The earliest buttons were not for fastening, though. People living Mohenjo-Daro in the Indus Valley used to wear them as ornaments. 5000 years back, they were made of curved shells. Buttons were in use in ancient Rome too, along with pins, buckles, and brooches. Romans buttons were made of wood, bronze, and even bones.
Buttons in the Middle Ages
It was during the 11th century that clothes first started to be close-fitting, and buttons were used to get the snug fit. The wealthy of the time still preferred to have excess fabric, but the buttons were used to accentuate lines of the arm and also the bosom of women and men’s clothes. In 1250 France, a button-makers guild was formed.

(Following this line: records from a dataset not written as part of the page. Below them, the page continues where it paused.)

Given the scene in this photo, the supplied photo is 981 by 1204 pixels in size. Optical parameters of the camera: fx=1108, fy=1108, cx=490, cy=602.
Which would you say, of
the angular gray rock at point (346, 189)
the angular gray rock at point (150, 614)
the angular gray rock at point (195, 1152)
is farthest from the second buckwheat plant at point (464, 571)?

Their use was, however, still largely restricted. Only the extremely rich could wear and display many buttons. They were so costly that entire debts could be paid back by simply plucking off a button from a suit and handing it over. The Italians referred to rooms where the powerful people met as “rooms of the buttons”. Buttons were also used on detachable sleeves along with bows, laces, and ribbons. This fad was popular between the 13th and the 15th centuries.
After the Renaissance
Buttons were used in other ways at this time. They contained keepsakes like hair cuttings, insects, and dried flowers. Thieves used hollowed-out buttons to transport jewels and other precious items secretly. It was around this time when men and women started wearing them in different sides. With men, the buttons were on their right, while in women with ladies’ maids, they were seen on the left.

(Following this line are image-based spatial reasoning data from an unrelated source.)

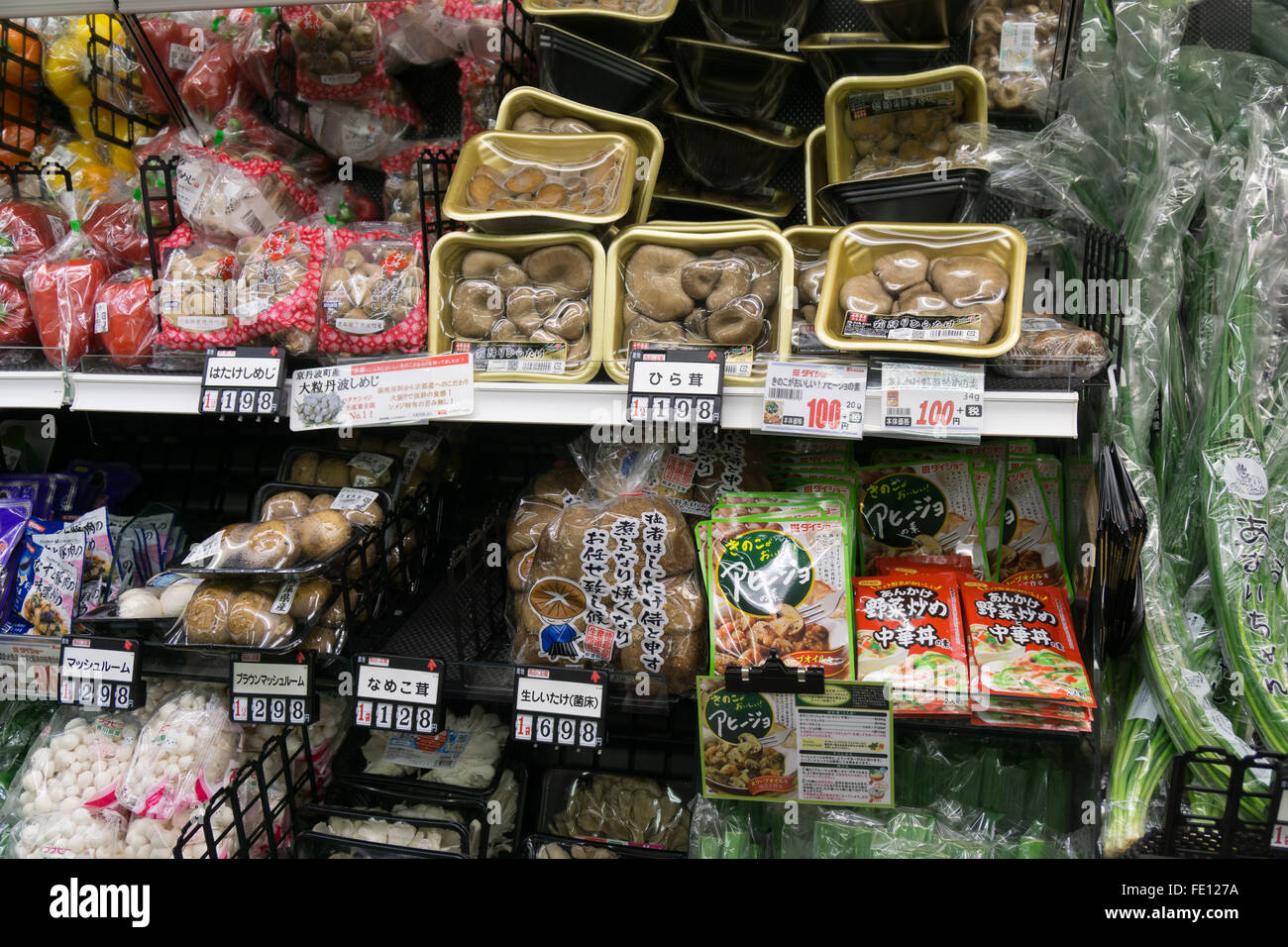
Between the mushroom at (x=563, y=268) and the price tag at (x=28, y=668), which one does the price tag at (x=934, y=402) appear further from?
the price tag at (x=28, y=668)

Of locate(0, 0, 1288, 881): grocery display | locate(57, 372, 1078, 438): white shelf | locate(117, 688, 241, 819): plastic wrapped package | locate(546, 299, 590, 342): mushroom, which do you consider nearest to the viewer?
locate(57, 372, 1078, 438): white shelf

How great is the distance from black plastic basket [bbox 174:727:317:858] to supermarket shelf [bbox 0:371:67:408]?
2.40 feet

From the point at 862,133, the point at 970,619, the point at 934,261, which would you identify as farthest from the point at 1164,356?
the point at 862,133

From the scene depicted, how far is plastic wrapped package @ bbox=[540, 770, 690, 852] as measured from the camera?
1.74 meters

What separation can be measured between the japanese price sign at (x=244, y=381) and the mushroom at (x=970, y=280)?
1.10m

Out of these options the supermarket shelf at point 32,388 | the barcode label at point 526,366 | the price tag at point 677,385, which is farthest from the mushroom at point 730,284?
the supermarket shelf at point 32,388

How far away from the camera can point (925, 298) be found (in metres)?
1.37

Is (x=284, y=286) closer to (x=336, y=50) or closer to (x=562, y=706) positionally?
(x=336, y=50)

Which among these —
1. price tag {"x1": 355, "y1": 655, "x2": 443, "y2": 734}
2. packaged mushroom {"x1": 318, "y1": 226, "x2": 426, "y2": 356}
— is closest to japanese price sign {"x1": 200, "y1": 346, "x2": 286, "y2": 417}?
packaged mushroom {"x1": 318, "y1": 226, "x2": 426, "y2": 356}

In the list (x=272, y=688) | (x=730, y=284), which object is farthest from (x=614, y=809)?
(x=730, y=284)

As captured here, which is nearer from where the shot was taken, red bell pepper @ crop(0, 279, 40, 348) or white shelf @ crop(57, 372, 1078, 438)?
white shelf @ crop(57, 372, 1078, 438)

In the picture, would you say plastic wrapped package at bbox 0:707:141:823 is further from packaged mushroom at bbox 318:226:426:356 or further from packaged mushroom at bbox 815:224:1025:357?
packaged mushroom at bbox 815:224:1025:357

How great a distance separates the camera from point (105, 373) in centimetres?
156
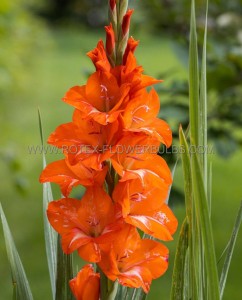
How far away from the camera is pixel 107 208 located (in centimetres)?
93

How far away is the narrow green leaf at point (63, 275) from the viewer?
1.06 m

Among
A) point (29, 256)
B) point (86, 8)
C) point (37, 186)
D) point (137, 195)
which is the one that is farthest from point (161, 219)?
point (86, 8)

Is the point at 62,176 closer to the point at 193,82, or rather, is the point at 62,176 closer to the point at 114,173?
the point at 114,173

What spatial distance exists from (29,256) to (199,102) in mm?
2752

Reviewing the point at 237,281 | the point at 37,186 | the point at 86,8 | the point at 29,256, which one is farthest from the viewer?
the point at 86,8

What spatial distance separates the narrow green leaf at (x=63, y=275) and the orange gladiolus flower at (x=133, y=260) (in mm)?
136

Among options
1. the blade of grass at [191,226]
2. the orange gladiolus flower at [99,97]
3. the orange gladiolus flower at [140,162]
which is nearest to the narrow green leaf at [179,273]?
the blade of grass at [191,226]

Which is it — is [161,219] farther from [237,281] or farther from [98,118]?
[237,281]

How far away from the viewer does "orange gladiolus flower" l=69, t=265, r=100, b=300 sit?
3.11ft

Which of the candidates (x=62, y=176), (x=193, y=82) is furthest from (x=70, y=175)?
(x=193, y=82)

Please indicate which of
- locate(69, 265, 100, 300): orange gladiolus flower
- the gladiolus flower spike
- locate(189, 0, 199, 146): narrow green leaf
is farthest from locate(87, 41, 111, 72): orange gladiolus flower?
locate(69, 265, 100, 300): orange gladiolus flower

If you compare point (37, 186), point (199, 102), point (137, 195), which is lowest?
point (37, 186)

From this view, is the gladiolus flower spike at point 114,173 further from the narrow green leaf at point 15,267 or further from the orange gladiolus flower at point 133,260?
the narrow green leaf at point 15,267

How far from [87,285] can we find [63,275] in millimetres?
120
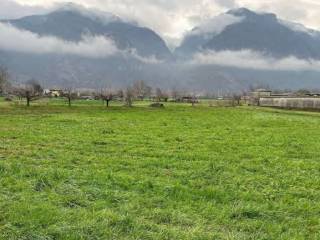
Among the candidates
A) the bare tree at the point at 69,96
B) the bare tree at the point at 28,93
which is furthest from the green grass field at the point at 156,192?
the bare tree at the point at 69,96

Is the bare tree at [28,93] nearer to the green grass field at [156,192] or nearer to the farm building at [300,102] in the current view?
the farm building at [300,102]

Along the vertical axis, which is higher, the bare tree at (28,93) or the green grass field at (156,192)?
the bare tree at (28,93)

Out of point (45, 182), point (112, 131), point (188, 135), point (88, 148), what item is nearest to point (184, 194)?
point (45, 182)

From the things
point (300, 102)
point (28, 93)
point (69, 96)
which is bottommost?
point (300, 102)

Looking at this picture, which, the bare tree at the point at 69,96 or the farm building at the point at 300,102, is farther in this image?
the farm building at the point at 300,102

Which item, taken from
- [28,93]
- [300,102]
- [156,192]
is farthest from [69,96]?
[156,192]

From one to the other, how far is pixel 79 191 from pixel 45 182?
1.48 meters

Those not as rich, started wearing buttons as well. But they had to themselves curve them out by hand. Till early 20th century, a working class family could feel lucky if they could wear a button. Probably the first themed button, a political one, was seen on George Washington in 1789. It was made of brass and copper.
The Industrial Revolution
The Industrial Revolution accelerated button-making, thereby greatly reducing the price. For the first time, there was automation. Steel dies were cut into fashionable shapes. Children and women used to stamp out pasteboard and cloth and used machines for covering the buttons. Machines were also used to stamp out the holes.

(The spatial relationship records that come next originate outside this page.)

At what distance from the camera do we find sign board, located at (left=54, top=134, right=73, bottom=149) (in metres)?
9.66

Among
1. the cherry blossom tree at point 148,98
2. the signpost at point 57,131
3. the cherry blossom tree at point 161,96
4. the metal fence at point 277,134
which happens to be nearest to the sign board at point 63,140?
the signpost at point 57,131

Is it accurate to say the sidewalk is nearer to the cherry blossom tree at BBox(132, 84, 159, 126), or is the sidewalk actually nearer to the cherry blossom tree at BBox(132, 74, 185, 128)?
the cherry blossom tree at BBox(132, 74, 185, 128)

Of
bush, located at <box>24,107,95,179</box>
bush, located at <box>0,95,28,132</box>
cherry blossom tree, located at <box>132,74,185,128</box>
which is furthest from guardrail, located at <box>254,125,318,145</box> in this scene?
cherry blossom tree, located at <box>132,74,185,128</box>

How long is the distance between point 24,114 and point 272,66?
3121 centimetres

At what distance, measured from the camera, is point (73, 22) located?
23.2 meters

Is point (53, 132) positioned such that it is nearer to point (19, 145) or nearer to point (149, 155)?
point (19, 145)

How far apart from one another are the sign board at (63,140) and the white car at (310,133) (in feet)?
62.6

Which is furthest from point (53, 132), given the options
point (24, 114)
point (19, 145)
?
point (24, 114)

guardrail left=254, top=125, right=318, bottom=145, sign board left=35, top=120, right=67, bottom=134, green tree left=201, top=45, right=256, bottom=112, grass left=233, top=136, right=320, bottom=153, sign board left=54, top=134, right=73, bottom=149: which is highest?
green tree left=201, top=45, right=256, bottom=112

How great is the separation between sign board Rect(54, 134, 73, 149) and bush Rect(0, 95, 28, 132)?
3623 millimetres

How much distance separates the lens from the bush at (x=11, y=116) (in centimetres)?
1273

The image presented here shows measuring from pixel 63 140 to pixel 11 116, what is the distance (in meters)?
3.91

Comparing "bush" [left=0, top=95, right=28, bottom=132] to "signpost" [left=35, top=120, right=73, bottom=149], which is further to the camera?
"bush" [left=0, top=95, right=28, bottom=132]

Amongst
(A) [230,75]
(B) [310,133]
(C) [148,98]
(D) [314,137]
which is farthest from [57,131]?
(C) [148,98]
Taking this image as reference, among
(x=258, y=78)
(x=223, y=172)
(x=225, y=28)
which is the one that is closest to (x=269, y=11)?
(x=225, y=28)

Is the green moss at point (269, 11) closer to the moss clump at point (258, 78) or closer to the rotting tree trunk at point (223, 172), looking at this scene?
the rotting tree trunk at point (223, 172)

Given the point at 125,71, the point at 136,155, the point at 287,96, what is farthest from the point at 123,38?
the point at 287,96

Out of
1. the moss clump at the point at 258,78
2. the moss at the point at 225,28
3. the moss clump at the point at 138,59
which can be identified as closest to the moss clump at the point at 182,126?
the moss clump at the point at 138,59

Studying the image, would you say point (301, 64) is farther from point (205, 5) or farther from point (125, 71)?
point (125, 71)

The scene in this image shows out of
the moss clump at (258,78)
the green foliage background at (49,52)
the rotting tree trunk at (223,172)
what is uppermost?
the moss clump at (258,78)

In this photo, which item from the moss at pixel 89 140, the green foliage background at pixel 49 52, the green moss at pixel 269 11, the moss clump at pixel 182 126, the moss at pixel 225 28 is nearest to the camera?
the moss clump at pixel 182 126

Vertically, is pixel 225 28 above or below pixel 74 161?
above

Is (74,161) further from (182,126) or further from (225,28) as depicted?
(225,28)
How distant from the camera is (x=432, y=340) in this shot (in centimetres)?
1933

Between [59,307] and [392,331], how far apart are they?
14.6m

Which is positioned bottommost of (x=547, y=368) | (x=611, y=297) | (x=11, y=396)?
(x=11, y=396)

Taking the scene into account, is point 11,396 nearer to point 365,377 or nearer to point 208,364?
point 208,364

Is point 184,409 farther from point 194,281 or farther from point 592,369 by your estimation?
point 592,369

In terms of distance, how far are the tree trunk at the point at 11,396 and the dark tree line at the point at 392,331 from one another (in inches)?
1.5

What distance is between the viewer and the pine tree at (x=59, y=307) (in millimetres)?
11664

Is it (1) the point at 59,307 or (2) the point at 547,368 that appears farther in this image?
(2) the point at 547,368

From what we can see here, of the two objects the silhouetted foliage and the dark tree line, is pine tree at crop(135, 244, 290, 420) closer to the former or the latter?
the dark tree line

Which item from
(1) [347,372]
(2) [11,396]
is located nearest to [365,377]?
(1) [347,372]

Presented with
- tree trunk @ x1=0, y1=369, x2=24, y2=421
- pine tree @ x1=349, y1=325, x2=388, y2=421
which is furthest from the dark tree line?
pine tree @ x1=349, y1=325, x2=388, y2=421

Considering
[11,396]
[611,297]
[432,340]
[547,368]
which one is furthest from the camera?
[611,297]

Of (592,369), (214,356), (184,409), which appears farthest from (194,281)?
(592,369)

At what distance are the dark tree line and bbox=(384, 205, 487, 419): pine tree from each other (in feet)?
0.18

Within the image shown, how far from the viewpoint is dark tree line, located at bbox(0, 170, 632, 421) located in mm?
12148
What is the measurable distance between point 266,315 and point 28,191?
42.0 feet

Suddenly there were hundreds of buttons available for clothing of the time. They were also used in shoes. But the expensive ornamental buttons were still doing well. Victorian buttons had small bouquets with flowers, which often gave away symbolic messages. Queen Victoria was seen wearing mourning buttons when her husband Albert died.
Entry of the Zipper
Zippers first arrived at the turn of the century, but buttons are still popular today. That’s because, zippers will sometimes jam or catch fingers. Velcro has its problems too. There are laces as well, but buttons will always be there. There is a high-fashion element and convenience that cannot be denied.